Hi OP, I must say you are not a major outlier, a good chunk of Singaporeans including minority race and woke Chinese Singaporeans (myself included) can see that what is happening in America is pretty much red-pilling countries around the world to turn right into fascism.

I have a few points I want to share with you, please take these with a grain of salt and do your own further digging too.

  1. We already champion genocide in Singapore by supporting the imperialist West, just nowhere as openly as places like the U.S.A. or Israel (E.g. Allowing OpenAI to fund $300m into our country, essentially turning Singapore into a societal testing ground for AI technology while Gaza is a warfare testing ground)

  2. We don't have any guardrails here in Singapore, by guardrails I assume you mean intervention of AI and other socialist, worker-oriented policies.
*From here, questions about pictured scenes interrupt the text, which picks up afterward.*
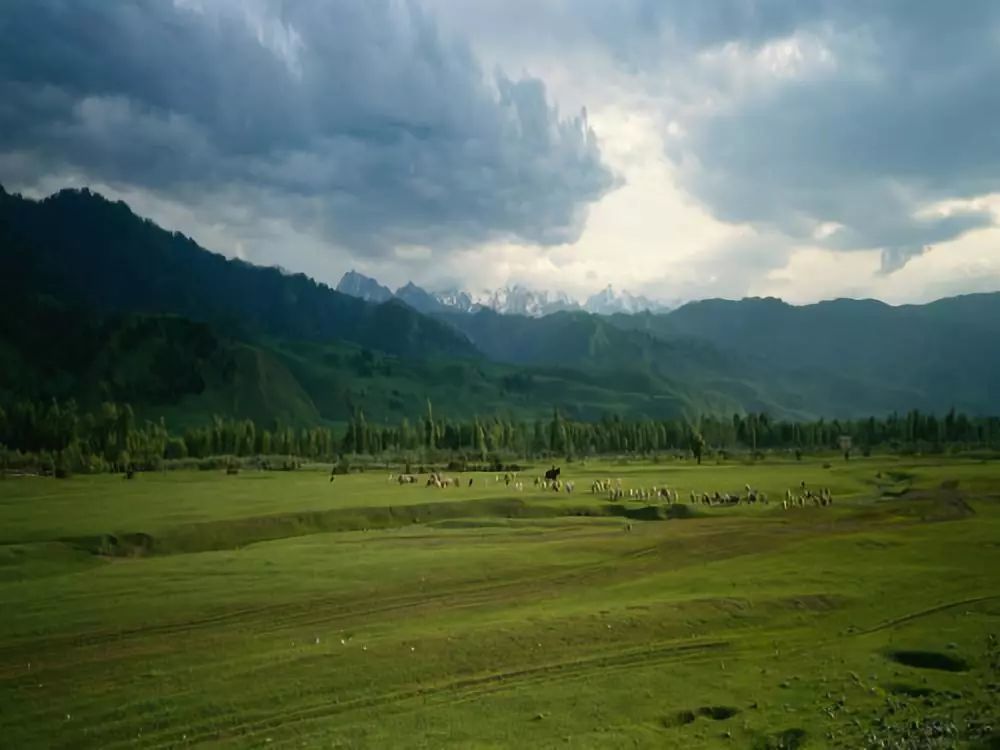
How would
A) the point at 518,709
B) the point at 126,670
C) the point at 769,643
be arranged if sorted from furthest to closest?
the point at 769,643 → the point at 126,670 → the point at 518,709

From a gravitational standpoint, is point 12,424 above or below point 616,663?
above

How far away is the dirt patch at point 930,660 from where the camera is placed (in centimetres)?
3170

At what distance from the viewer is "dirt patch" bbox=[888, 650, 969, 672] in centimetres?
3170

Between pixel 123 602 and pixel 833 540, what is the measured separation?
4793cm

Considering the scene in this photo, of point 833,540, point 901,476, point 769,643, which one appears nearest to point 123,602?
point 769,643

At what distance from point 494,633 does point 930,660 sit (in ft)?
59.3

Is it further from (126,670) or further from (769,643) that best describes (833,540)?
(126,670)

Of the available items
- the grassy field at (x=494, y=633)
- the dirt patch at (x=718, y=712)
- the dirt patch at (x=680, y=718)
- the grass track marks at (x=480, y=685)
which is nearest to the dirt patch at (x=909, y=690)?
the grassy field at (x=494, y=633)

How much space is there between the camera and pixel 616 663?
107ft

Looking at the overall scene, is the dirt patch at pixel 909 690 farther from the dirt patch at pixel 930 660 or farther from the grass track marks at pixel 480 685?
the grass track marks at pixel 480 685

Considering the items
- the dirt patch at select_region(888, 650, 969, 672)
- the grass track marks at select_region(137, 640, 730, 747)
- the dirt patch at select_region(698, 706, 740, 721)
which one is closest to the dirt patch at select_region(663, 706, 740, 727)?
the dirt patch at select_region(698, 706, 740, 721)

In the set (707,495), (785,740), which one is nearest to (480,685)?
(785,740)

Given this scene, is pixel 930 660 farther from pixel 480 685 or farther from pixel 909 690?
pixel 480 685

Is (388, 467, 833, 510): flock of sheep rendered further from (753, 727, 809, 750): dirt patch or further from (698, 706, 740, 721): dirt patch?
(753, 727, 809, 750): dirt patch
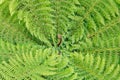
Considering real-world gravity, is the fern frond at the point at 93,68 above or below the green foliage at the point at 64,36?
below

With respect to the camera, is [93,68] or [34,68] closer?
[34,68]

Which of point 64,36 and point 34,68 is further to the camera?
point 64,36

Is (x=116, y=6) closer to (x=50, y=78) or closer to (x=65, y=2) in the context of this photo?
(x=65, y=2)

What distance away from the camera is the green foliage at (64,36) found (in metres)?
2.02

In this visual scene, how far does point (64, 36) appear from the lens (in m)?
2.31

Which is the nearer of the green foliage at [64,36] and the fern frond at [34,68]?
the fern frond at [34,68]

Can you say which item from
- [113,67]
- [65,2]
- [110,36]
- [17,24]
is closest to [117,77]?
[113,67]

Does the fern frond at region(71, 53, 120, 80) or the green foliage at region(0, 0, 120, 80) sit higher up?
the green foliage at region(0, 0, 120, 80)

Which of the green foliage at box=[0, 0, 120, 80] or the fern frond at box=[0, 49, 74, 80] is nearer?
the fern frond at box=[0, 49, 74, 80]

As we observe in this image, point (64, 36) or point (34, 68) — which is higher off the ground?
point (64, 36)

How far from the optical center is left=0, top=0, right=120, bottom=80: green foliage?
6.62 feet

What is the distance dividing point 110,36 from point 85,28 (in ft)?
0.70

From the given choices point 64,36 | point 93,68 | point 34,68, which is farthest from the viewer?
point 64,36

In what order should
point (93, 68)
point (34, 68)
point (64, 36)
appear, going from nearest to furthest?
1. point (34, 68)
2. point (93, 68)
3. point (64, 36)
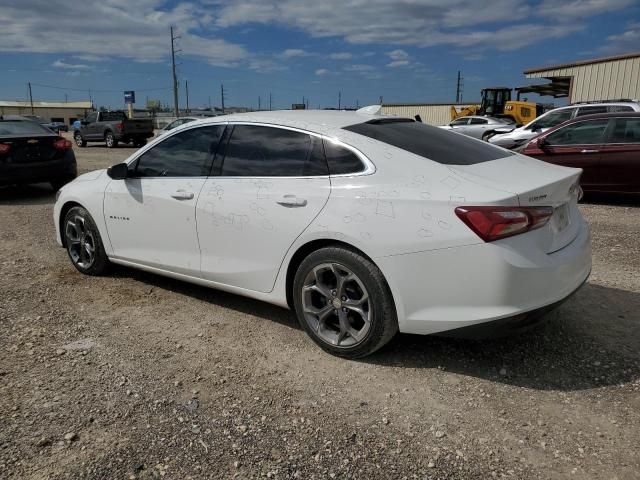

Our government actively throws us under the bus everyday by preventing the formation of independent worker unions, attempting to sell off services that should be nowhere near private ownership like Income Insurance under Fairprice or Singpost Centre, and the recent 12 cupcakes incident where it was liquidated and 80 workers were essentially left without pay, without food for their families, and some without visas.

And in return they give you 50¢ off your meal and some vouchers every year.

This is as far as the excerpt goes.